Jepang. Foto: Unsplash.
Arif Wicaksono • 21 June 2023 16:23
Kagoshima: Anggota dewan Bank of Japan (BOJ) Seiji Adachi mengatakan masih terlalu dini untuk menghapus kebijakan moneter ultra-longgar karena ketidakpastian atas prospek harga, mengesampingkan ekspektasi perubahan awal pada kebijakan kontrol kurva imbal hasil yang kontroversial.
"Sementara inflasi konsumen Jepang berakselerasi pada kecepatan yang lebih cepat dari perkiraan semula, risiko terhadap prospek harga condong ke sisi bawah dalam jangka panjang karena meningkatnya tanda-tanda pelemahan ekonomi global," kata Adachi, dikutip dari Strait Times, Rabu, 21 Juni 2023.
Penurunan ekonomi AS, khususnya, akan secara signifikan merugikan ekonomi Jepang dan membebani harga. Dia mengatakan di tengah ketidakpastian besar atas prospek harga, ada risiko naik dan turun.
"Namun, dalam jangka panjang, risiko penurunan tampaknya lebih besar. Ketika mempertimbangkan apakah tepat untuk mengubah kebijakan moneter, kita harus mempertimbangkan risiko tersebut dengan hati-hati," kata Adachi dalam pidatonya kepada para pemimpin bisnis di Kagoshima, Jepang selatan.
Pelaku pasar sempat mengkritik kebijakan yield curve control (YCC) karena mendistorsi harga pasar dan menghancurkan keuntungan lembaga keuangan. Adachi pun mengatakan distorsi dalam bentuk kurva imbal hasil telah hilang, dengan alasan tidak perlu mengubah YCC.

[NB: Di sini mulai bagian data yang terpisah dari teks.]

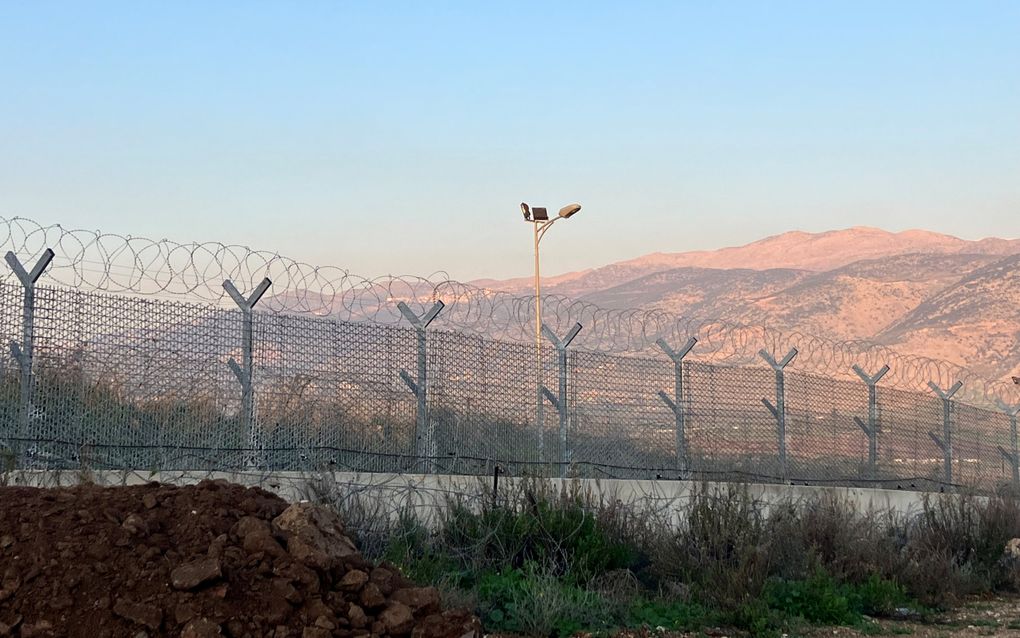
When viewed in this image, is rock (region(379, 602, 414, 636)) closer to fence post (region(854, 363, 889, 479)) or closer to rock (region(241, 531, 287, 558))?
rock (region(241, 531, 287, 558))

"Kami melihat beberapa perubahan dalam pola pikir deflasi publik, atau persepsi harga tidak akan naik. Dalam arti tertentu, kami bergerak lebih dekat untuk mencapai target harga kami. Tapi ada ketidakpastian yang tinggi atas prospek inflasi dasar kami, jadi terlalu dini untuk mengubah kebijakan moneter," katanya.
Di bawah proyeksi saat ini yang dibuat pada April, BOJ memperkirakan kenaikan tekanan biaya baru-baru ini dalam inflasi konsumen inti menjadi moderat dalam beberapa bulan mendatang, tetapi bangkit kembali didorong oleh permintaan yang kuat dan pertumbuhan upah.